5 de mayo de 2010

Autobiografía alimentaria; y de la calidad de la industria gastronómica.

Para mi el tema de la alimentación es un constituyente universal. Quiero decir, está presente en mí como fundadora de todo.

En los primeros días de vida mi madre notó que yo vomitaba al finalizar cada ingesta. Como consecuencia perdí mucho peso y empecé a mostrarle a mi familia la huesuda apariencia de la muerte.

Por supuesto no había tiempo que perder. Ante la impasibilidad del médico, que indagaba con los tiempos de su profesión y no con los de mi organismo, mi madre acudió a lo que se conoce como Umbanda. No dieron vueltas, le dijeron que la razón de mis vómitos crónicos se debía a un problema en el píloro. Hicieron lo suyo y yo empecé a comer como lima nueva.

Siendo apenas un bebé jamás tuve conciencia de la consecuencia fundamental de esa experiencia: la abundancia. Es esperable que a un niño que bordeó la muerte por inanición se lo complazca hasta el hartazgo.




Sin una pedagogía alimentaria fuerte y guiados más bien por mis caprichos, mis padres fueron cediendo ante el impulso biológico (mío y de todos) más primario: el consumo de grasas y azúcares.

El resultado fue obvio: el gordito va al arco. Sin embargo tomé revancha. Ya adulto trasmuté aquello que no me daba alegría, sea la alimentación y la práctica deportiva (fundamental para el conocimiento del cuerpo), en eventos donde ejercer mi libertad. Leo en la Razón del Gourmet, de Michel Onfray, un fragmento de una epístola que Spinoza le envió al enólogo Schuler,

“y en la cual le explica que la libertad solo existe en la obediencia a la necesidad. Solo es libre aquel o aquello que acepta la fuerza que lo anima”.

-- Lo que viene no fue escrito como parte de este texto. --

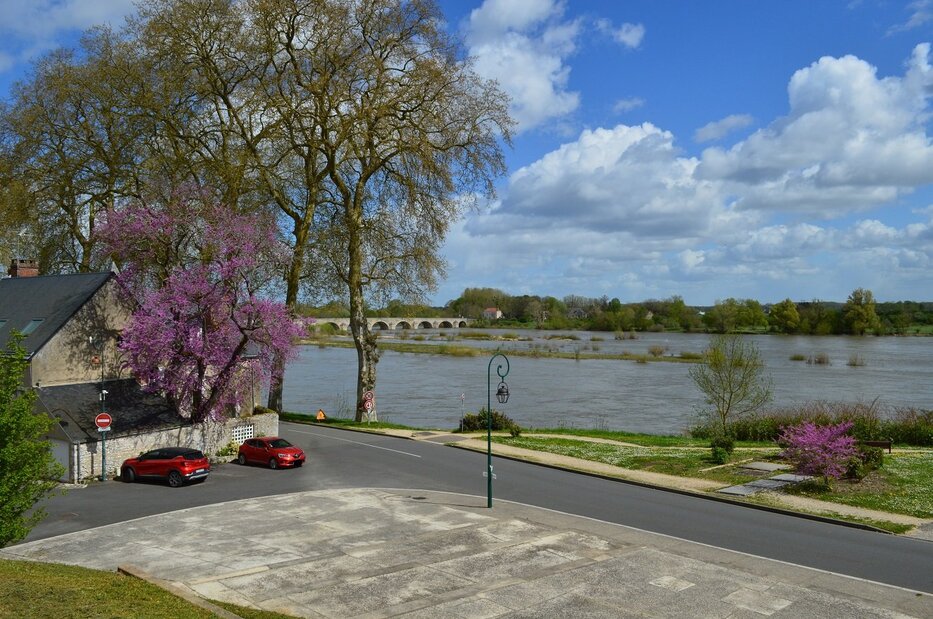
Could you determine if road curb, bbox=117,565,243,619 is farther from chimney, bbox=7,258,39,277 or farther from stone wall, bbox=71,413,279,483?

Nunca supe el motivo de mi cambio. Pero un día, luego de mis recurrentes patadas al hígado y ataques de acidez, decidí cambiar. Bajé de peso escandalosamente e inicié un juicio al mismísimo acto de comer. El objetivo parece ser: indagar para desarrollar todas las potencias que el acto mismo de comer puede descubrirme; aunque, para decirlo todo, debo confesar que tal cosa me suena a cháchara, más a racionalización que a razonamiento: sea como fuere todavía hay, en el motivo de búsqueda, algo que aún no logro dilucidar.

Decidido a poner todo en cuestión, pretendo llevar el paladar a grado cero; darle a la razón los atributos de la lengua y viceversa. También, por supuesto, indagar en los usos y costumbres de la mesa a la cual me siento: sus tiempos, su espacio, los rituales de la comensalidad, etc, como conocer si los aportes nutricionales cubren los requerimientos que mi cuerpo necesita para la acción deportiva. Es mucho, es demasiado. Sin embargo, indispensable.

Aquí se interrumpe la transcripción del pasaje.